Given comments like that, Jones was asked bluntly if Bryant would wind up leaving the Cowboys in free agency – and his answer was emphatic.
"No, we have the franchise – for sure. Not at all," he said. "You're talking about Dez? No, we have the franchise alternative – which I thought everybody was aware of."
The Cowboys reserve that right to franchise Bryant – a move that would cost them somewhere in the neighborhood of $12 million to secure him to a one-year deal. Bryant said in November that he'd be "disappointed" if the Cowboys opted for that course of action, but it would prevent him from testing the free agent market.
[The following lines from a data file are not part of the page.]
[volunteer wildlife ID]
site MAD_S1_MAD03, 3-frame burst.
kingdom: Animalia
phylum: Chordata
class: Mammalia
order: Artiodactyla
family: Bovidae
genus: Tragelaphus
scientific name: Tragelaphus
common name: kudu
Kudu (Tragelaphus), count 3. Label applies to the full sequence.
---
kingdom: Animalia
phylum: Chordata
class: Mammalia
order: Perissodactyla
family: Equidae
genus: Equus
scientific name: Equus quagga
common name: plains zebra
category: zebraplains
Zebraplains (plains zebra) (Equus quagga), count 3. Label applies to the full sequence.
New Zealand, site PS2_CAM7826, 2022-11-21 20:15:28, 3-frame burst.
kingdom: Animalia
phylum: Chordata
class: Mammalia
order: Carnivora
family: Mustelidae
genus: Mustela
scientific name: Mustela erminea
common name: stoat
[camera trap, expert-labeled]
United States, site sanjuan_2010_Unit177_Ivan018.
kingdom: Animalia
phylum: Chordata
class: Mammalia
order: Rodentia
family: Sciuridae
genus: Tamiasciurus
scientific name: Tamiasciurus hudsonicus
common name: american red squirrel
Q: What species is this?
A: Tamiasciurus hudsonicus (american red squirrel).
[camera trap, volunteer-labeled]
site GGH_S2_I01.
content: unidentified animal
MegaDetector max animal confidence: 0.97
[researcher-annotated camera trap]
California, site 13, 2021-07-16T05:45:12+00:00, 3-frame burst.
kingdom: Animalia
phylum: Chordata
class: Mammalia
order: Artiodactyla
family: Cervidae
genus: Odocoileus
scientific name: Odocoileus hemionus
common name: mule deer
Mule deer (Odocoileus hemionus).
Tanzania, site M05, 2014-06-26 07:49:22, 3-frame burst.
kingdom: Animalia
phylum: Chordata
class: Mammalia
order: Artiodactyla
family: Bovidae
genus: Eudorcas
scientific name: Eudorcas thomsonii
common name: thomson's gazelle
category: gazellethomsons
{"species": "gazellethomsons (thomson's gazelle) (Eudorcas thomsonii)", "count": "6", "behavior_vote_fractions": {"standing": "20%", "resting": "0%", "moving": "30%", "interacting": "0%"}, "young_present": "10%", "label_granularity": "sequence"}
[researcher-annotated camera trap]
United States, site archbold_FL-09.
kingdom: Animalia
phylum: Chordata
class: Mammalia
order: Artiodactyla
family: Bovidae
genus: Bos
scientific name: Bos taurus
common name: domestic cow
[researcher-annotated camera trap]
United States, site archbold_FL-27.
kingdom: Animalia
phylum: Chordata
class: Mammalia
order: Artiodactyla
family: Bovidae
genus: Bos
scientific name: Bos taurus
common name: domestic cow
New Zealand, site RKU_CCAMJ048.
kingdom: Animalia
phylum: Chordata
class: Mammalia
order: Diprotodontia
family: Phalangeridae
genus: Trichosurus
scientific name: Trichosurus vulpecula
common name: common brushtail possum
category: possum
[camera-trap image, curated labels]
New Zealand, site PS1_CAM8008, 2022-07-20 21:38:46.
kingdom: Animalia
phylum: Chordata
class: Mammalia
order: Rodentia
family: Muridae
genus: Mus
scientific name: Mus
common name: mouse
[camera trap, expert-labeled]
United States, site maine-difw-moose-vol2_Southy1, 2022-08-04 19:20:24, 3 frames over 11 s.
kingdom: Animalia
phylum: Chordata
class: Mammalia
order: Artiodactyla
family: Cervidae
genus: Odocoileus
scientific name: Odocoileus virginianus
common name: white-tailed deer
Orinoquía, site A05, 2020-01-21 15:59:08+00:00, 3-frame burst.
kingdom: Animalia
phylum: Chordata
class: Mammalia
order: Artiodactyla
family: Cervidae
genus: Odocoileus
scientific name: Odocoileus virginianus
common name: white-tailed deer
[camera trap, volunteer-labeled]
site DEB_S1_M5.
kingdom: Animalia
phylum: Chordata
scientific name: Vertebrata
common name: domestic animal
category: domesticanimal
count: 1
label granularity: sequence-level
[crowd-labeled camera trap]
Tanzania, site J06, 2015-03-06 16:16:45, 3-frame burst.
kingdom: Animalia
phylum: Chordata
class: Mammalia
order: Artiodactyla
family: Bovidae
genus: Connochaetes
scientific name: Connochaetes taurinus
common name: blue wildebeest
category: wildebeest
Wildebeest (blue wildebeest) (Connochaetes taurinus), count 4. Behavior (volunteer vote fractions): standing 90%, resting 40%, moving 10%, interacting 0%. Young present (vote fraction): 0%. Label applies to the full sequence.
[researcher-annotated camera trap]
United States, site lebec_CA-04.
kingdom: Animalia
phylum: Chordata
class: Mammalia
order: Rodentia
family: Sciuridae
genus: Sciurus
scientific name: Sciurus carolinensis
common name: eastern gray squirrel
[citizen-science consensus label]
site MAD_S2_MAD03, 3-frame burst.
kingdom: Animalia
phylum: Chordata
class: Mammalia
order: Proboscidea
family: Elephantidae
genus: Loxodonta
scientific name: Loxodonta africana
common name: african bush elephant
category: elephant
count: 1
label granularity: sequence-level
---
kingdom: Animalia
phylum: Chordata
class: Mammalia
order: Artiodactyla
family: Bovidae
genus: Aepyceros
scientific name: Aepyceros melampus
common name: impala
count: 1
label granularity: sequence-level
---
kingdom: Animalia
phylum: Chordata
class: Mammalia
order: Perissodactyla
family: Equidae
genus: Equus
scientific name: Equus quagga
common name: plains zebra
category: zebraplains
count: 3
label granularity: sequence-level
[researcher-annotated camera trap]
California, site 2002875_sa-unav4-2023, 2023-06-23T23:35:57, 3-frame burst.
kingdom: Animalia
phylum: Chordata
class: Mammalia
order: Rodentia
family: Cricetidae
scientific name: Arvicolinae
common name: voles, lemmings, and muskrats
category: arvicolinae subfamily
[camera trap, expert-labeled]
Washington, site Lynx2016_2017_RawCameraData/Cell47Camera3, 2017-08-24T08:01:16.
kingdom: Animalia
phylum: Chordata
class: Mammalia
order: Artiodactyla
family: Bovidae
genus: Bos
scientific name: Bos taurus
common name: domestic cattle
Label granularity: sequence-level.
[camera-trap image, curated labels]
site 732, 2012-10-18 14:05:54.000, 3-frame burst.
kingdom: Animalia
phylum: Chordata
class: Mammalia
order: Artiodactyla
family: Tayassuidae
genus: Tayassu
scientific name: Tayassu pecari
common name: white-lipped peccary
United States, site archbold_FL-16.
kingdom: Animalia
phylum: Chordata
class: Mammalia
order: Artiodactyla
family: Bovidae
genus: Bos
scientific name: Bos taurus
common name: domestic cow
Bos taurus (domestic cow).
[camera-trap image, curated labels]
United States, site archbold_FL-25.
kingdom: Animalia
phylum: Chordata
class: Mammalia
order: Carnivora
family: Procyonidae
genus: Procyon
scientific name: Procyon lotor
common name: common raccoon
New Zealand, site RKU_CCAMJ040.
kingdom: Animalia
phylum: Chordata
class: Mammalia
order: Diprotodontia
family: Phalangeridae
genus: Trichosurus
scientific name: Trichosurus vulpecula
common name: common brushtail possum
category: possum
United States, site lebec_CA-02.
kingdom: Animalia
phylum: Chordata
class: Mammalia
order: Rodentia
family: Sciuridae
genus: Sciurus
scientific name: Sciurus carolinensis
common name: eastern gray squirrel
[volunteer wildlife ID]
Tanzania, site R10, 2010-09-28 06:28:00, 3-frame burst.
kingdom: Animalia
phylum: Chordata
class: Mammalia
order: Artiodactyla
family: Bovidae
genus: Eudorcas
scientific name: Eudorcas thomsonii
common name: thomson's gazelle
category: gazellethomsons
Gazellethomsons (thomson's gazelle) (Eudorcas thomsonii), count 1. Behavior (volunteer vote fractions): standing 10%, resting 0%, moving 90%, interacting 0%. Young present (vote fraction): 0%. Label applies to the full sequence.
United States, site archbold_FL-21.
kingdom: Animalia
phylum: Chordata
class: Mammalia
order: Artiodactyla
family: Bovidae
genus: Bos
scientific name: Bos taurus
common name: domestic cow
NFL teams can designate a player with their franchise tag twice, which means the Cowboys can hold on to Bryant until after the 2016 season without securing a long-term deal – though it's hard to imagine that won't happen sooner, rather than later.
In talking about Bryant, Jones brought up his memories of a lengthy contract negotiation with another big-name Cowboy – an experience he said he'd prefer not to repeat.
"I can take you pretty far back when we didn't lock up high-profile players – Emmitt Smith," he said. "Way back there, after we won the Super Bowl, we didn't lock him up there until two games into the next season. That wasn't a good experience."